EXTRACT —

§ §

The State of the Fight: Pancreatic Cancer
Richard Posner, Ph.D., is professor in the Clinical Translational Research Division and head of the Systems Biology Unit of the Developmental Therapeutics Program at the Translational Genomics Research Institute in Phoenix.

During the week I graduated from high school, my mother was diagnosed with chronic myelogenous leukemia (CML). Today, patients with CML are treated with imatinib and do remarkably well, but at the time, there was no effective treatment available and my mother passed away three years later. Watching her battle with cancer spurred my interest in medical research. I currently study pancreatic cancer.

Pancreatic cancer is the fourth leading cause of death from cancer in the U.S. It has the highest mortality rate of all major cancers, with the worst one- and five-year survival of any cancer. Upon diagnosis, fewer than 20 percent of patients have localized, potentially curable tumors. Generally, most new cases are advanced with extensive tumor growth, usually due to the lack of symptoms during the early stages of the disease. Warning signs of pancreatic cancer include new-onset diabetes with accompanying weight loss, vague abdominal pain and persistent tiredness and weight loss.

The overall five-year survival rate among patients with pancreatic cancer is less than 5 percent. In 2011, there will be an estimated 44,000 new cases in the United States, and approximately 37,000 patients will die from the disease.

§ §

Dataset entries
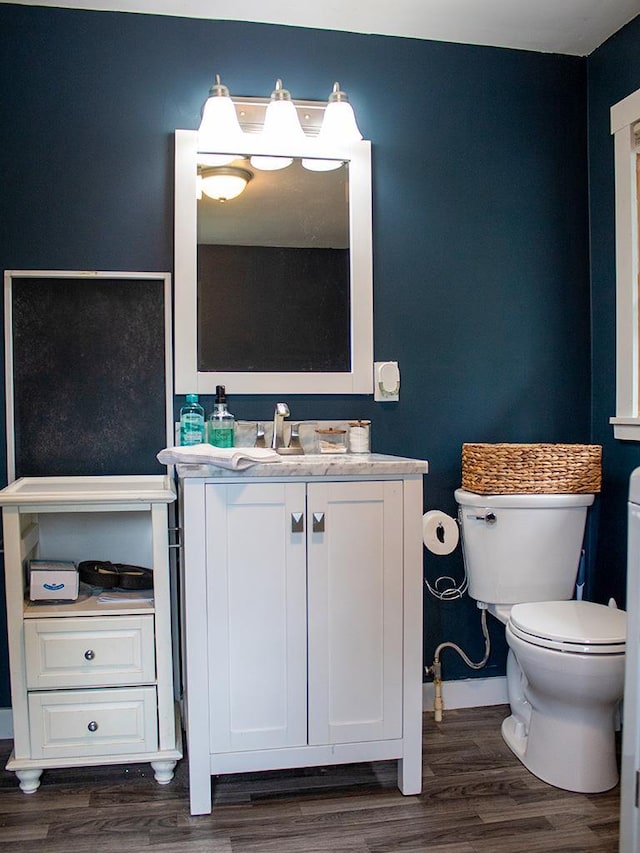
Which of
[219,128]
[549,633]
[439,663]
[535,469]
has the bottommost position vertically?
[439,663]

§ §

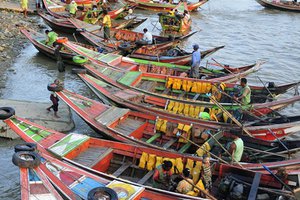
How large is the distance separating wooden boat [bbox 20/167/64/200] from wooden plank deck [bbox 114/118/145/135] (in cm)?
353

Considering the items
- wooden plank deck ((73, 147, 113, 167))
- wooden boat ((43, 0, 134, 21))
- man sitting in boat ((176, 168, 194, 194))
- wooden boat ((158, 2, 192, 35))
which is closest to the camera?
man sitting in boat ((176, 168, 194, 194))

§ §

ACTIVITY — In the pancreatic cancer text, copy everything from "The overall five-year" down to "from the disease." word for word.

ANSWER SPACE —
The overall five-year survival rate among patients with pancreatic cancer is less than 5 percent. In 2011, there will be an estimated 44,000 new cases in the United States, and approximately 37,000 patients will die from the disease.